Plus: 'You don't need to bug an entire city to bug one guy's phone calls'

Quotw This was the week when billionaire Julian Robertson decided to dump all of his Apple stock because he read a biography of Steve Jobs and decided he didn't like him all that much.

After perusing a bio of the late founder of the fruity firm, Robertson decided that Jobs wasn't a totally nice guy so he was going to sell off his Apple shares:

I read the book. I read it, and I came to the conclusion that it was unlikely that a man as really awful as I think that Steve Jobs was could possibly create a great company for the long term.

He's not the kind of guy I think that would develop a long-standing company. How can you create a great organization of people and be that mean a person?

Although, confusingly, if Jobs were still alive and running Apple, Robertson would reconsider his position:

I think if he were still there, I'd still be in it. I think he's one of the great geniuses of the world.

In other Apple news, analyst Toni Sacconaghi of Bernstein Research has pondered whether or not there are enough rich people in the whole world to keep buying top shelf iDevices. Just going on the numbers, there is a finite number of people who can afford a $450-plus smartphone, he argued:

Invariably, we and most investors believe that Apple should introduce a lower-priced device, in large part because the high end of the smartphone market is becoming increasingly saturated, leaving limited room for ongoing growth.

We estimate that approximately 800 million people have a high-end smartphone, and that – based on income levels across geographies – perhaps 1.25 billion can afford one, suggesting we are past the steep part of the adoption curve for new high-end smart phone users.

Meanwhile, Julian Assange has revealed that he refused to meet up with Benedict Cumberbatch ahead of the actor's portrayal of him in The Fifth Estate film, out this weekend in the UK. Assange's Wikileaks released a letter the white-haired embassy-dweller sent to Cumberbatch, saying he wouldn't help him out with the movie because it was going to be mean:

I believe you are a good person, but I do not believe that this film is a good film. I do not believe it is going to be positive for me or the people I care about.

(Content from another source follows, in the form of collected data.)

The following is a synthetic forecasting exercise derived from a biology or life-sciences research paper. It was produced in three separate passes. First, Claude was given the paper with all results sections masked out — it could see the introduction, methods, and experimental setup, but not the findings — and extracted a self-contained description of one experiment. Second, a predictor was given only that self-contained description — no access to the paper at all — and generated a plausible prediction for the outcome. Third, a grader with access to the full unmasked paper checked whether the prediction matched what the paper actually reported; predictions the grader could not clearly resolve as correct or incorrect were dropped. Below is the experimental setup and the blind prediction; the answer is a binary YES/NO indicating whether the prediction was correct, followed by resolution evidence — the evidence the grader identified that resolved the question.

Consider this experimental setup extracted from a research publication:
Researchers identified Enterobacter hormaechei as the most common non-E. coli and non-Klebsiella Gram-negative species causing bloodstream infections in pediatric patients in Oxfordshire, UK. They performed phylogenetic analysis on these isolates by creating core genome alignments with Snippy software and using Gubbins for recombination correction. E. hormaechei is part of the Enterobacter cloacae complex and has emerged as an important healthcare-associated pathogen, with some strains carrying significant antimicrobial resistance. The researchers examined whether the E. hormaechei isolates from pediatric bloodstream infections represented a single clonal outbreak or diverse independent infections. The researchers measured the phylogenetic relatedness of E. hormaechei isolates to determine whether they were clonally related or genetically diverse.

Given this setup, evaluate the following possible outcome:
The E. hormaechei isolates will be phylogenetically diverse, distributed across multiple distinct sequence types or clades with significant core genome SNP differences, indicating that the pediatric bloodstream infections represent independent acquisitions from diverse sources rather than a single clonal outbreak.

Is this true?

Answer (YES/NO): YES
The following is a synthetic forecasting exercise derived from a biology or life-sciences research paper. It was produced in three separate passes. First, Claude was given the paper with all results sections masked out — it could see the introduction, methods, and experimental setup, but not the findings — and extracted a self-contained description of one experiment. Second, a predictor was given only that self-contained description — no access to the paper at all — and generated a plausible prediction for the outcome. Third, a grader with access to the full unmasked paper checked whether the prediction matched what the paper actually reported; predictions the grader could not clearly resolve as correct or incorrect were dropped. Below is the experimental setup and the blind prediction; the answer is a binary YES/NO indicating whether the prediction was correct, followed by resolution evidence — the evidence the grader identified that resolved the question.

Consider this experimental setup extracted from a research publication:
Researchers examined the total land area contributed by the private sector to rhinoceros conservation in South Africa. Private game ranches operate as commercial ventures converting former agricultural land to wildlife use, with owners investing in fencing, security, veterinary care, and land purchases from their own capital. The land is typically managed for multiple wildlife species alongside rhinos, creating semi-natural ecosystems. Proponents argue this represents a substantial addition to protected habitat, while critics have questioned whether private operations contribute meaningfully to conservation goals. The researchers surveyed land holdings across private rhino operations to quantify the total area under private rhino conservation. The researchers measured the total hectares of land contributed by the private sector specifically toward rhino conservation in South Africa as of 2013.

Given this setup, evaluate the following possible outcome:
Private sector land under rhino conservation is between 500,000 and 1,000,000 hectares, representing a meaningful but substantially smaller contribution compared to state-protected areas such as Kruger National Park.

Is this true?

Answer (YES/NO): NO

I believe that it is going to be overwhelmingly negative for me and the people I care about. It is based on a deceitful book by someone who has a vendetta against me and my organisation.

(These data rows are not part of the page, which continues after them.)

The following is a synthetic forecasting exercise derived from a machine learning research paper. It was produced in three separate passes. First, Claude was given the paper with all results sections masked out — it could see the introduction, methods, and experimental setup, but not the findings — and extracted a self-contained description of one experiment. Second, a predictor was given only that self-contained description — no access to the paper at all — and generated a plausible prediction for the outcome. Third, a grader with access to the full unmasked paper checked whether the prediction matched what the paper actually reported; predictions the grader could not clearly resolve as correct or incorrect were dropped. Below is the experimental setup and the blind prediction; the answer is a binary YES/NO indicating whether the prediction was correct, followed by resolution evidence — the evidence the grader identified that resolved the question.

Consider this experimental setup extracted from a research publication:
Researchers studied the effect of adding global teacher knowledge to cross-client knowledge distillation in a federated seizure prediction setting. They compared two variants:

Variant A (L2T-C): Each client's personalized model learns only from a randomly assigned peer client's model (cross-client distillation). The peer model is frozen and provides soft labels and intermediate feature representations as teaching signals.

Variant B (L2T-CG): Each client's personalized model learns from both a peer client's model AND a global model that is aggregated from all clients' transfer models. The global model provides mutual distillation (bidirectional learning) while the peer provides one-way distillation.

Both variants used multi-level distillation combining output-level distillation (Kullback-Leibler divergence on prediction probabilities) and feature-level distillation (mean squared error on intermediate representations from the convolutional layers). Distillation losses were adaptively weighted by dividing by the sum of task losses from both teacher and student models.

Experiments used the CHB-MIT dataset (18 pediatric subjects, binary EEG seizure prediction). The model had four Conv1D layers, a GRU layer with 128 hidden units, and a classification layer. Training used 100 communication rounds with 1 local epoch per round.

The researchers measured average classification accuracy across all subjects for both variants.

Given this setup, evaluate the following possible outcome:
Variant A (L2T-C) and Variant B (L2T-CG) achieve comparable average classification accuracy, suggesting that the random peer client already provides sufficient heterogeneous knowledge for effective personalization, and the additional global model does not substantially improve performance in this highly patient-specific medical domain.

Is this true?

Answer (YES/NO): NO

Assange said that even though he was a fan of the Sherlock and Star Trek actor, he couldn't be seen to even tangentially support such a "wretched" film.

My assistants communicated your request to me, and I have given it a lot of thought and examined your previous work, which I am fond of.

I think I would enjoy meeting you.

I believe you are well-intentioned but surely you can see why it is a bad idea for me to meet with you.

By meeting with you, I would validate this wretched film, and endorse the talented, but debauched, performance that the script will force you to give.

I cannot permit this film any claim to authenticity or truthfulness. In its current form it has neither, and doing so would only further aid the campaign against me.

And from one kind of Wiki to another... a Wikimedia Foundation exec has said she's worried that the organisation is spending too much money on local offices and not enough on the individual editors who work on Wikipedia pages. Executive director Sue Gardner said:

I wonder whether it might make more sense for the movement to focus a larger amount of spending on direct financial support for individuals working in the projects.

Too large a proportion of the movement's money is being spent by the chapters [whereas] the value in the Wikimedia projects is primarily created by individual editors: individuals create the value for readers, which results in those readers donating money to the movement. ... I am not sure that the additional value created by movement entities such as chapters justifies the financial cost.

Even more worryingly is the fact that the Funds Dissemination Committee (FDC) is not immune to corrupt practices when handing out the dosh:

And, although I trust the current FDC members to put the interests of the movement first, I believe the FDC process, dominated by fund-seekers, does not as currently constructed offer sufficient protection against log-rolling, self-dealing, and other corrupt practices. I had hoped that this risk would be offset by the presence on the FDC of independent non-affiliated members, but thus far the evidence suggests their number will be small and may diminish over time, and I do not believe it's reasonable to expect a minority of independent members to act as the only failsafe mechanism against corruption.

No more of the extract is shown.